Acute kidney injury (AKI) and chronic kidney disease (CKD) impose a significant global health burden. Yet, no effective therapies currently exist for AKI, and only a few are available for CKD. Historically, AKI and CKD have been described as single, uniform diseases. However, growing consensus suggests that different disease pathways lead to different subgroups of AKI and CKD (AKIs and CKDs).
Access to human kidney biopsy tissue is a critical first step to define disease heterogeneity and determine the precise molecular pathways that will facilitate identification of specific drug targets and ultimately enable individualized care for people with AKI and CKD.
The KPMP is made up of four distinct, but highly interactive, activity groups:
The recruitment sites are responsible for recruiting participants with AKI or CKD into the longitudinal study and performing the kidney biopsy.
The tissue interrogation sites are responsible for developing and using innovative technologies to analyze the biopsy tissue.
The central hub is responsible for aggregating, analyzing, and visualizing the generated data and providing scientific, infrastructure, and administrative support for the KPMP consortium.

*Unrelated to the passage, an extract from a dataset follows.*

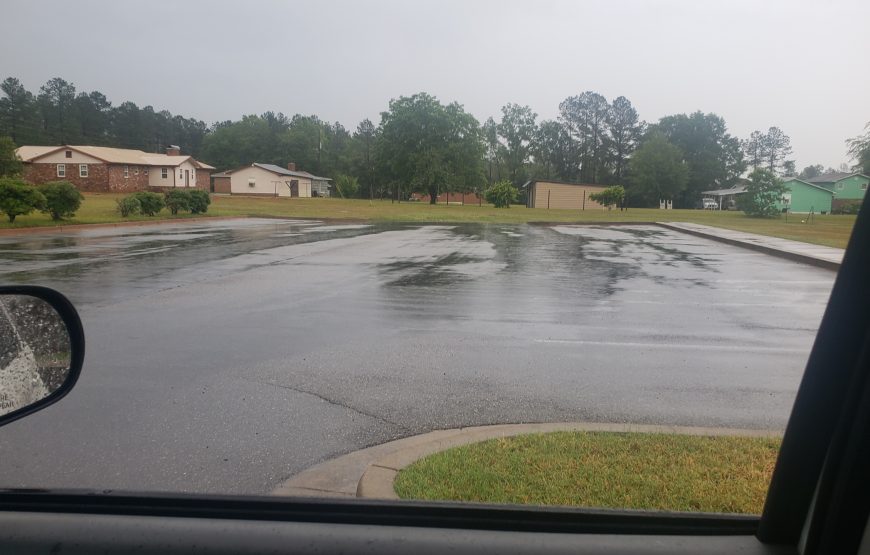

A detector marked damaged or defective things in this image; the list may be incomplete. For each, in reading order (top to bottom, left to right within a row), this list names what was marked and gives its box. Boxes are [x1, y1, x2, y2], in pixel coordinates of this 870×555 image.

The KPMP recognizes that it must collaborate
with the broader research community to fully achieve these objectives. Thus, the KPMP Central Hub (CH) will administer an “Opportunity Pool” to facilitate the formation of new partnerships.
In collaboration with a number of research centers across the United States, we aim to accomplish the goals of the KPMP by obtaining kidney tissue from KPMP participants, analyzing it using state-of-the-art technologies, and developing next-generation software tools to visualize and share the resulting data.
This will allow us to redefine kidney disease in molecular terms and identify novel targeted therapies.
Creating the Atlas begins with recruiting participants with either chronic kidney disease or acute kidney injury to take part in the study. Consented participants undergo a kidney biopsy procedure, donate blood, urine and stool biospecimens, and answer a variety of questionnaires.
All biospecimens are sent to the KPMP Central Biorepository. The Biorepository sends the specimens to various tissue interrogation sites, where it undergoes further analysis.
The data which is generated from these analyses is returned to the KPMP Central Hub, where it is stored, standardized across sites, further analyzed, and then used to create new visualizations of the kidney. The data and visualizations are combined to create the Kidney Tissue Atlas.
Within the research activity groups from tissue interrogation to data integration, the KPMP consortium manages the resources within the KPMP and externally in the broader scientific community to achieve the following research objectives:
Identify a set of cellular and molecular markers that classify cells as healthy, injured, activated, or undergoing recovery via adaptive or maladaptive repair.
Discover a set of subgroup and pathway biomarkers (ideally plasma or urine protein/antibody pairs, but could be urinary exosomes, miRNA, epigenetic marks, etc.).
Use all available data, including the kidney tissue atlas, to define patient subgroups and allow for clinical stratification into distinct endophenotypes.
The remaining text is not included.